Older New Zealanders are facing high debt pressure heading into retirement and are making up an increasing percentage of bankruptcies, research has revealed.

Data from credit rating business Credit Simple shows 27.8 per cent of bankruptcies are by people aged over 55 - up from 20.6 per cent in 2010.

The increase comes as the age group also faces high debt levels.

Of those with a mortgage 28 per cent are held by those 55 and over with the average debt level at $321,000.

Older Aucklanders were even more heavily in debt with the average mortgage for an over 55-year-old sitting at $393,229. That was compared to the average mortgage for an Aucklander under 55 of $536,776.

Older people who lived in Dunedin had the lowest debt levels with an average of $164,701.

Hazel Phillips, a Credit Simple spokeswoman, said she didn't know why more older people were going bankrupt and historic data was not conclusive enough to show mortgage debt was increasing.

"But if you look at what is happening in society, it is harder to own property and more expensive."

She said anecdotal evidence pointed to some people just putting big expenses like a holiday or renovations on their mortgage instead of saving up for it.

If people never paid down their mortgage they would simply get to retirement with a big debt, she said.

Phillips said the ideal position to be in heading into retirement was owning a mortgage free home with some savings in the bank.

She said some Aucklanders believed it was okay to have a big mortgage because their house was worth a lot of money.

That meant they could down-size and move out of Auckland on retirement to get rid of the debt.

But Phillips questioned the reality of that.

"Are people actually going to do that? It's a nice idea."

Some over 65 year olds are still carrying big mortgages.

According to Credit Simple 8 per cent of all mortgages are held by over 65-year-olds and the average owed was $232,000.

Phillips said many were also heading into their twilight years with more than just mortgage debt.

People over 65 were responsible for four per cent of personal loans and 16 per cent of credit card debt.
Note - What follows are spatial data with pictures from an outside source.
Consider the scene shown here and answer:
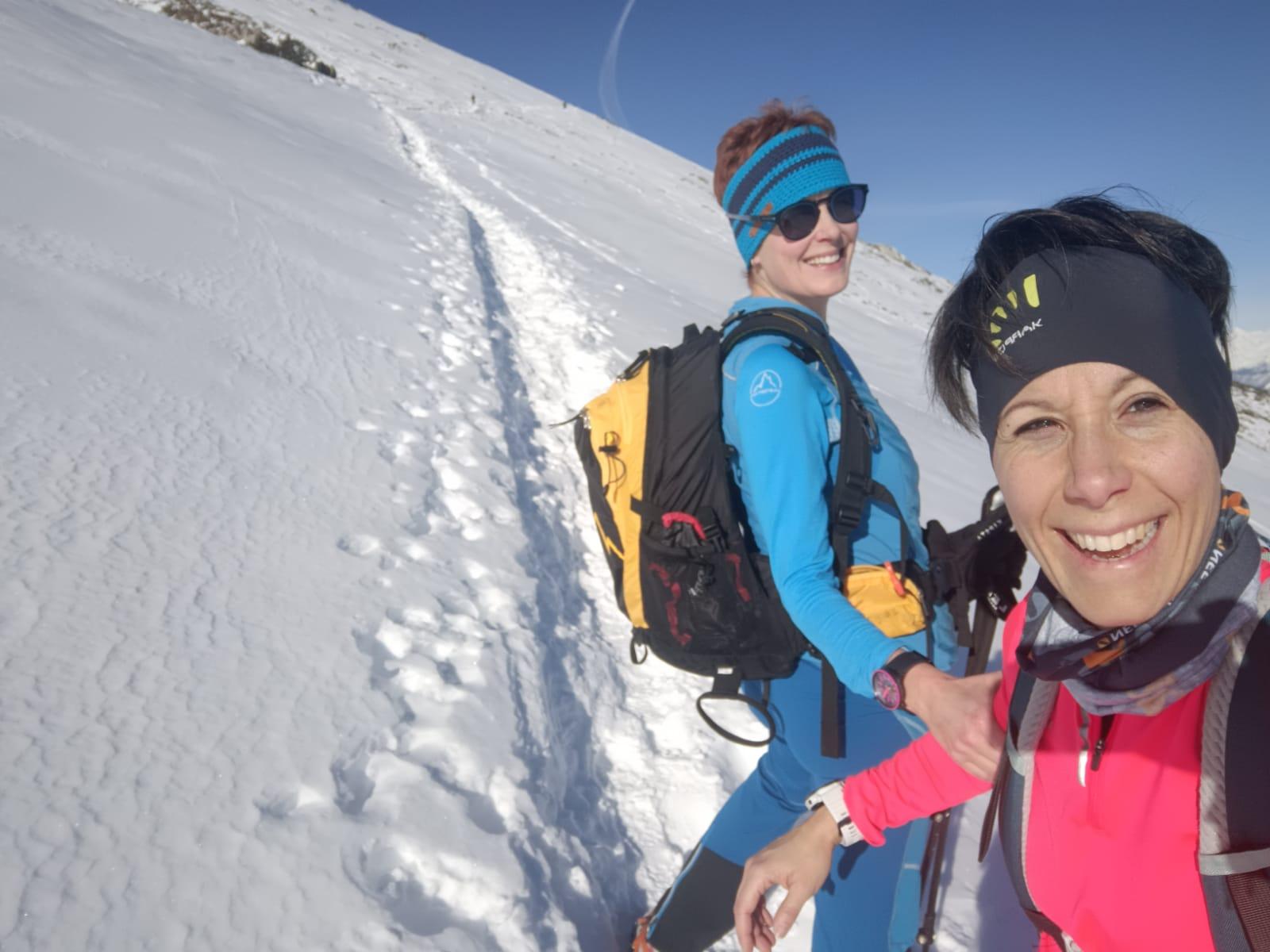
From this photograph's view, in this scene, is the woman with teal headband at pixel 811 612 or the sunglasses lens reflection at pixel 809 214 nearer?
the woman with teal headband at pixel 811 612

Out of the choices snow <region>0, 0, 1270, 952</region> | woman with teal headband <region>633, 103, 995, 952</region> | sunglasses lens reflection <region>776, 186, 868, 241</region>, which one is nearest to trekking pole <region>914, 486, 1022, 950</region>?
snow <region>0, 0, 1270, 952</region>

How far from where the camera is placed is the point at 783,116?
2.07 m

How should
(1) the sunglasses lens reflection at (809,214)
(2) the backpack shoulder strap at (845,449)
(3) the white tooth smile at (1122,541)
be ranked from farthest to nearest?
(1) the sunglasses lens reflection at (809,214), (2) the backpack shoulder strap at (845,449), (3) the white tooth smile at (1122,541)

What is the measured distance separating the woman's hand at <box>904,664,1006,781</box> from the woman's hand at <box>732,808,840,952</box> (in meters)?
0.30

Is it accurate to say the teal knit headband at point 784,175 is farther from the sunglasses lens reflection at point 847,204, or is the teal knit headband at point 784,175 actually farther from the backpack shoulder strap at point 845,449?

The average credit card limit peaks in the mid-60s for both men and women, rising from an average limit of $1756 for 18-year-olds to $11,135 for 65-year-olds.

Credit limits typically rise as people get older and establish credit history.

But Phillips said just because people had access to credit didn't mean they should use it.

She urged those with high interest debt to refinance it and use their credit rating to negotiate a better rate.

"With interest rates tipped to rise, it's more important than ever to use the power of your credit score to negotiate better interest deals," she said.